On the news on corporations graph (Table S1.10) spinglass is again the most unstable algorithm, with results for the RMI and ARI (which are both close to 0) that suggest that the clusters of the original network and all the resampled ones are completely unrelated. In this case the label propagation algorithm is the most stable, while the rest of the algorithms are not as good. This might be in part explained by the fact that its clusters are much bigger than in other networks, which allows them to remain strongly connected after small perturbations.
Finally, we observe that algorithms on the Enron graph (Table S1.11) produce the most unstable clusters out of all that were tested, which would suggest that the network does not have a single prevalent clustering structure that can be consistently detected, at least in the weighed graph configuration that we tested.
As a general remark on stability observed from all resulting experiments is that the spinglass algorithm is the most unstable across the networks we tested, which are a diverse representation of different kinds of weighted networks.
Conclusions
We have successfully observed how the community scoring functions, combined with the switching model, can easily help distinguish networks which have a community structure from others that do not. A combination of a network and a clustering algorithm can be said to produce significant clusters when their scores stand out from the distribution of scores produced by the same algorithm on the collection of randomized graphs produced by the switching model. The experiments conducted on the stochastic block model networks of varying community strength support this hypothesis. This will be useful when working with networks for which there is little information available, and one wants to determine whether the results obtained from any given clustering algorithms do reflect an actual community structure or if they are simply given by chance.
We recommend avoiding the scoring functions that can be heavily influenced by variables like the number of clusters or their size (like internal density, which favours smaller clusters), because the information they provide is hard to interpret in a systematic manner. In comparison, functions that combine internal and external connectivity, like conductance or normalized cut, seem more robust. However, we observed a tendency of these measures to favour partitions into fewer bigger clusters, which makes comparisons difficult when we want to compare partitions with a different number of parts. In contrast, both modularity and clustering coefficient do not seem to be so dependant on the number of communities in the partition, which is a relevant advantage.
We remark that our approach consists of a global analysis of the partitions, but it is possible to perform similar evaluations based on individual scores of each cluster.
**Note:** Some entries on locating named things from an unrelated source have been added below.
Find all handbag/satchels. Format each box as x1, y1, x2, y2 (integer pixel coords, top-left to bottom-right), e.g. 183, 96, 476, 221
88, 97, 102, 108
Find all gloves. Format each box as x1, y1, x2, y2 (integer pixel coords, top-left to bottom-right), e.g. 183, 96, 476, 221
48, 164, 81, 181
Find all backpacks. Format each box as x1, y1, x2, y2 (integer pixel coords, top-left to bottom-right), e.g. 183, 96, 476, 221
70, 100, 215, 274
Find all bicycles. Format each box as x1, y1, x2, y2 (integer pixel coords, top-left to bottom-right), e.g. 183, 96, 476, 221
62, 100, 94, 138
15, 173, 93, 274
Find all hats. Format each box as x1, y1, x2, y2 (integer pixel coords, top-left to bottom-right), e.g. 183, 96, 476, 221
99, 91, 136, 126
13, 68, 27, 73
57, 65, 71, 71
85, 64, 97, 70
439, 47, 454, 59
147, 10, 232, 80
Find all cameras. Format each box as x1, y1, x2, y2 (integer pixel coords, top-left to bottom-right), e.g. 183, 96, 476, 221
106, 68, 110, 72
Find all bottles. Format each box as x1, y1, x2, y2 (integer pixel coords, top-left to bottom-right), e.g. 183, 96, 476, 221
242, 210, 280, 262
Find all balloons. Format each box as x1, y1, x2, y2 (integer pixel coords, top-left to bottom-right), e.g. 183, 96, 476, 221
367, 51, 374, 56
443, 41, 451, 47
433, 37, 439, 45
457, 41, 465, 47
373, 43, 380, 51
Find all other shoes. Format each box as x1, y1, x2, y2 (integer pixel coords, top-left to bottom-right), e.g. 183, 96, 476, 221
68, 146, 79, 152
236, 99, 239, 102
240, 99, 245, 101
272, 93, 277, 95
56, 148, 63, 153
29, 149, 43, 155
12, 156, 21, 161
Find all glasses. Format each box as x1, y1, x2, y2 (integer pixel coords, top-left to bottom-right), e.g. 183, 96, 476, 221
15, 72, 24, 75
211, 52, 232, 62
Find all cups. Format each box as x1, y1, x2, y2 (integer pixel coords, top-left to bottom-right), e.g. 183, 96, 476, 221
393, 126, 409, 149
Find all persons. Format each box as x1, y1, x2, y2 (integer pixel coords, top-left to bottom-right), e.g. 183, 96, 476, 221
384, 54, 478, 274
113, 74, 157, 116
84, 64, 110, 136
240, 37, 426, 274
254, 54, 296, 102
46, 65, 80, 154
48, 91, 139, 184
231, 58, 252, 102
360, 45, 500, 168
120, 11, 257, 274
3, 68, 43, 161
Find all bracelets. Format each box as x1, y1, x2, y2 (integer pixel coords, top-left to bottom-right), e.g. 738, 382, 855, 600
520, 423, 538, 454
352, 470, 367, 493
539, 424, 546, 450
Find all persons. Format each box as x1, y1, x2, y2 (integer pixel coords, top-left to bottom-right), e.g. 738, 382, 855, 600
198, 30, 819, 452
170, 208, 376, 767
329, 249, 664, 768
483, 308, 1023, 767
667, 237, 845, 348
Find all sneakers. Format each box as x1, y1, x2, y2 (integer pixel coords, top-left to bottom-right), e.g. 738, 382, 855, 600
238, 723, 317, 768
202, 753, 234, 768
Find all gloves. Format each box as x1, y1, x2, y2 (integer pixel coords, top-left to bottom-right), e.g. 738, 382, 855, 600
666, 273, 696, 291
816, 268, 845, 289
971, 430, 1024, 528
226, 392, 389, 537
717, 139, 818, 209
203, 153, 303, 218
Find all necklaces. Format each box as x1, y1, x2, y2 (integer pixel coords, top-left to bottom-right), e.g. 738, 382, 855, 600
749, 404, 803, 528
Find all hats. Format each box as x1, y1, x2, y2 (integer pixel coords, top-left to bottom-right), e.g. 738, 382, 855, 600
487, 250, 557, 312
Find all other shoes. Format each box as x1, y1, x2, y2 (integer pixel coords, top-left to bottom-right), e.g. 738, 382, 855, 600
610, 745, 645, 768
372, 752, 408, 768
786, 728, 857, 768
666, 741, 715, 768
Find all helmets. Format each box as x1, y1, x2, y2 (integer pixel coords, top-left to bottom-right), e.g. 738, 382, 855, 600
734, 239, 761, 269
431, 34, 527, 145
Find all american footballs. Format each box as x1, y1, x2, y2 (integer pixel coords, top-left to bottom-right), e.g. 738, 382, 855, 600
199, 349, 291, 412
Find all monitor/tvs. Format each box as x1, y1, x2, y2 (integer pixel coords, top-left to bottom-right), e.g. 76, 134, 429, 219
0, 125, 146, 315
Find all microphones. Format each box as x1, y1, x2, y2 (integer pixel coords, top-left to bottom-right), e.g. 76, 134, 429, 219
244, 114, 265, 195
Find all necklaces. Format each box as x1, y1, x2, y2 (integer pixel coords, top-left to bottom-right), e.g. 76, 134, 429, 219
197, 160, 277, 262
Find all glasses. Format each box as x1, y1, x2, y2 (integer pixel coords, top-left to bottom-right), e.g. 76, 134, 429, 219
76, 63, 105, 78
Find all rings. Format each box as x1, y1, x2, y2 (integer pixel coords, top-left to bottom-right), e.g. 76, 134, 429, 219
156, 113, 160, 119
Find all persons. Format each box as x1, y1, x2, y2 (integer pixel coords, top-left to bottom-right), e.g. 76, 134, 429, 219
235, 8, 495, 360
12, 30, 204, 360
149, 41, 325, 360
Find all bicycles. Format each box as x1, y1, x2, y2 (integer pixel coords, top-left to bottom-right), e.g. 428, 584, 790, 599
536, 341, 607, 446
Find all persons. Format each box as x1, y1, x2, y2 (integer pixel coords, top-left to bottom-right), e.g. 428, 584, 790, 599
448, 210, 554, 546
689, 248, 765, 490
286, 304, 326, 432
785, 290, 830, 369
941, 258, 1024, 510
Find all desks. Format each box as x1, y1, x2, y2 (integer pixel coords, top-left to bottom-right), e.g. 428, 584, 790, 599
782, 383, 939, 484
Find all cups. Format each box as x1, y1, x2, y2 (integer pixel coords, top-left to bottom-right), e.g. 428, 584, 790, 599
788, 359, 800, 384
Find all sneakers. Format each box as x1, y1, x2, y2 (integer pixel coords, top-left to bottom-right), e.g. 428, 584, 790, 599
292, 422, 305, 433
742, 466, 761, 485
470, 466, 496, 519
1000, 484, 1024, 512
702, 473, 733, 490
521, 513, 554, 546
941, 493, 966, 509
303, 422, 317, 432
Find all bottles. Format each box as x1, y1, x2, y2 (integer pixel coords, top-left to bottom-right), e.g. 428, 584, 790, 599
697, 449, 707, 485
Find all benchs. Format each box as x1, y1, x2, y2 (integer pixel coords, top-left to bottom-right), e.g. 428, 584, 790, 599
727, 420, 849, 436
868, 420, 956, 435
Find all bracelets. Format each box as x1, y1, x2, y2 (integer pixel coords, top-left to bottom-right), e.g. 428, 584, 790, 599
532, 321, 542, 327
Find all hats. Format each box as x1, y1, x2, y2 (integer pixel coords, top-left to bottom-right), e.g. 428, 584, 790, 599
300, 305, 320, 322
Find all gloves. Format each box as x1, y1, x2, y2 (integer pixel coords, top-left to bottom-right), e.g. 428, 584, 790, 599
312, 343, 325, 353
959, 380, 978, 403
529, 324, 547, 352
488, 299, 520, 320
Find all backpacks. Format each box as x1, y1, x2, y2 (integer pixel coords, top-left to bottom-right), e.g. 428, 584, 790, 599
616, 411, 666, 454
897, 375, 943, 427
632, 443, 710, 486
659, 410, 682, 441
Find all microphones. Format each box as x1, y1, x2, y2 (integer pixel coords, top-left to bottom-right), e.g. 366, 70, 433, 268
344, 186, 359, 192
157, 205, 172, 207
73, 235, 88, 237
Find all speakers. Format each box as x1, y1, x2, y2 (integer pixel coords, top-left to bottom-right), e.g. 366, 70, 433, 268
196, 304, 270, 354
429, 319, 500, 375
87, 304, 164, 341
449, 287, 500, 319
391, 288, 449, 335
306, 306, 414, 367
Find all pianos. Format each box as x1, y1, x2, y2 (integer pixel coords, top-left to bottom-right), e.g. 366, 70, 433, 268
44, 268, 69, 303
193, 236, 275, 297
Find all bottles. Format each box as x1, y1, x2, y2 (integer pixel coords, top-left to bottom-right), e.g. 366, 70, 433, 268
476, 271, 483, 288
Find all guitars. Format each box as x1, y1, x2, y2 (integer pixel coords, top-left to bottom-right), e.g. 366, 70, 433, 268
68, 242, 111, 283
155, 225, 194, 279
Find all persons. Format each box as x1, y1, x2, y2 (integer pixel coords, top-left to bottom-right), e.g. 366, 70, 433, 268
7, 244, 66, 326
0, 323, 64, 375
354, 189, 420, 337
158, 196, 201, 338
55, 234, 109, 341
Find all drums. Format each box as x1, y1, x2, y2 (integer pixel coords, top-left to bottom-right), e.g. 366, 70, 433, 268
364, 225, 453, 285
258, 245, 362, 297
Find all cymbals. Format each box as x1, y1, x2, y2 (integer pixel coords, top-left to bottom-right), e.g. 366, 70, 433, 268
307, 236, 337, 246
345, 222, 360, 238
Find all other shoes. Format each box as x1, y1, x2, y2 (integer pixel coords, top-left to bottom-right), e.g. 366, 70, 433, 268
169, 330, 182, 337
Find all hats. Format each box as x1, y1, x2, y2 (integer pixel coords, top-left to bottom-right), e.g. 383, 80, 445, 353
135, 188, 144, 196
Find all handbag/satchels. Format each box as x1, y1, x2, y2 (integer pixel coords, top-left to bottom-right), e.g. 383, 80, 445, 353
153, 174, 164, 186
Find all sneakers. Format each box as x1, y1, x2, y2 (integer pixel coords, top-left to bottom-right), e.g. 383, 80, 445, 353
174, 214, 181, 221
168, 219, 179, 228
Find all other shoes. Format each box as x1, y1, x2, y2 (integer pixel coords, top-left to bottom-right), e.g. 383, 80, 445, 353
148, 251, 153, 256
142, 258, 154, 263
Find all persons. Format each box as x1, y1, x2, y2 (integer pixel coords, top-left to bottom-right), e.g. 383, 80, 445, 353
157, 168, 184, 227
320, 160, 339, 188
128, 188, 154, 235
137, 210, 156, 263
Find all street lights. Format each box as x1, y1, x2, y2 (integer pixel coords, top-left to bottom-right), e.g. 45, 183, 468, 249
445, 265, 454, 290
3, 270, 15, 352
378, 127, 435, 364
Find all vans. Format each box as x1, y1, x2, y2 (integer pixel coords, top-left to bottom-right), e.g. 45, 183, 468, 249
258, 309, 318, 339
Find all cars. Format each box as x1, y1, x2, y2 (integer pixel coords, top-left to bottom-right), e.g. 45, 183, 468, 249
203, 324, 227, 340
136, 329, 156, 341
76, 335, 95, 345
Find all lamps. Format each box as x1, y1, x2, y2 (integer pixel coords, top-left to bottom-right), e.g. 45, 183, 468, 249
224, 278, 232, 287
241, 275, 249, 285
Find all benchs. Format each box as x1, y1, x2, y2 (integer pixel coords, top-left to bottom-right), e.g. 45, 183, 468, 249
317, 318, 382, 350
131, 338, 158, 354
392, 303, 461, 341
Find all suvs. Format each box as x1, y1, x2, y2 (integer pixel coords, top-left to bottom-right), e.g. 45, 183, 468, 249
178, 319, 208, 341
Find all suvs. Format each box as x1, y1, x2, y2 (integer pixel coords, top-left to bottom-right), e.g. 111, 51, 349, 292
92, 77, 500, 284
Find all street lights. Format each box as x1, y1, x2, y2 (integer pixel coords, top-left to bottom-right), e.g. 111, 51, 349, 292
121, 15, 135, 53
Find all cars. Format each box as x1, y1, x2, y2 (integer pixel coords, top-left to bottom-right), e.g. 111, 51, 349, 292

In this case, some of the scoring functions that have not proved very useful might provide a more meaningful insight into the local structure of the partition, as it is possible to have both strong and weak clusters in the same network.
Additionally, the use of the switching model to generate randomized graphs provides a valuable point of reference, especially when we do not have much information on the structure of the network. The methods proposed here to test cluster significance can also be used with any other scoring functions, which could even be customized depending on the characteristics that one might want to prioritize in any given network clustering, such as giving more emphasis to internal connectivity, or external connectivity, or scores that naturally favour larger or smaller clusters.
In a more particular note, and according to our analyses, the Louvain algoritm, and to a lesser extent, the Walktrap algorithm, seem to be the most stable while producing significant clusterings, as specified by our scoring functions and across all networks considered. This reaffirms Louvain as one of the stateoftheart clustering algorithms.
Appendix
Computational complexity of scoring functions
Weighted clustering coefficient
Let Γ be the number of connected triplets in the graph and γ the number of closed triplets (i.e., 3 times the number of triangles). As before Γ(t) and γ(t) are their respective values when only edges with weight greater or equal than t are considered. Then, the clustering coefficient or transitivity is defined as: (23)$\stackrel{\u0303}{C}=\frac{1}{\stackrel{\u0304}{w}}{\int}_{t\ge 0}\frac{\gamma \left(t\right)}{\Gamma \left(t\right)}\phantom{\rule{1em}{0ex}}dt,$ This is an integral of a step function that takes a finite number of values (bounded by the number of different edge weights) which we will compute as follows:

Construct a hash table of all edges with their corresponding weights to be able to search if there is an edge between any two edges (and obtain it’s weight) in constant time. Complexity: O(m)

Construct a hash table for each vertex containing all its neighbors. Can be done by iterating once over the edges and updating the corresponding tables at each step. This will be used to iterate over the connected triplets incident to each vertex. Complexity: O(m)

Construct a sorted list containing the edge weights at which either a connected triplet or a triangle appears (i.e., the maximum edge weight of that triangle or triplet), and an associated variable for each indicating whether it corresponds to a triangle or a triplet. For this, we iterate over the connected triplets using the hash tables from step 2, and for each, we check if it also forms a triangle by checking the hash table from step 1 (which allows each iteration to be done in constant amortized time). This step has complexity O(ΓlogΓ), as the list has Γ + γ elements, and (Γ + γ) ∈ O(Γ).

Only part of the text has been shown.